• baş edit: arkadaşın biri provokasyon yaptığımı söyleyip beni tehdit ediyor. bu entry'i silmememi söylüyor. hiç merak etmesin, tabi ki silmeyeceğim. erkan görüntüsünü de bırakayım da belki yüzüne tükürmek isteyen olabilir.

    edit: arkadaşlar gündemde tutabilirsek sevinirim. çok mühim bir konu.

    gençler biz ciddi ciddi maskesiz müdahale ediyoruz hastalara. maske dediğim n95. yoksa normal cerrahi maske az da olsa var. bu gün 2 adet corona belirtileri gösteren karantina altındaki hastanın kan numunelerini aldım. üzerimizde cerrahi önlük, cerrahi maske, bone ve gözlük vardı. cerrahi maskeyi 2 kat taktım korkumdan. ancak bu bir önlem değil bu durumda. biz burdan çıkıp evimize gidiyoruz, markete gidiyoruz, evimize yürürken bir sürü insanın yanından geçiyoruz. kimse düşünmüyor ancak bu şartlar altında en herkes için en büyük tehlike biziz.
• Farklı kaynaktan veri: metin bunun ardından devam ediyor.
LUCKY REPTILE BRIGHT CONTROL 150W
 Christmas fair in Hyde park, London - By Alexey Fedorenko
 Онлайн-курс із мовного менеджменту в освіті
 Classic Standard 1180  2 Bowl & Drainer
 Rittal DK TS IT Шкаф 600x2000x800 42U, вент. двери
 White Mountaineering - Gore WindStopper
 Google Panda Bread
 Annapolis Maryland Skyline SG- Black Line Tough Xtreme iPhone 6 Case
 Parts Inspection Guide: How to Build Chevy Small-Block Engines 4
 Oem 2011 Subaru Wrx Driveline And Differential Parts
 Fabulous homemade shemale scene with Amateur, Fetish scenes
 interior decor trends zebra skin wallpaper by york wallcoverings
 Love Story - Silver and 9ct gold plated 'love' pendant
    yani anlamadığım nokta, kaç gün olmuş neden maske dağıtılmıyor hastanelere? bizim hastaneye 100 tane maske gelmiş, adam diyorki sadece kesin covid tanısı konulan hastanın yanında takacaksınız. e ben o tanı gelene kadar bu şüpheli hastaya tüm tıbbi girişimleri uyguluyorum. tanı geldikten sonra taksam neye yarar? kusura bakmayın da daha sağlıkçısını koruyamayan devlet sizi sağlıkçısıyla nasıl korusun?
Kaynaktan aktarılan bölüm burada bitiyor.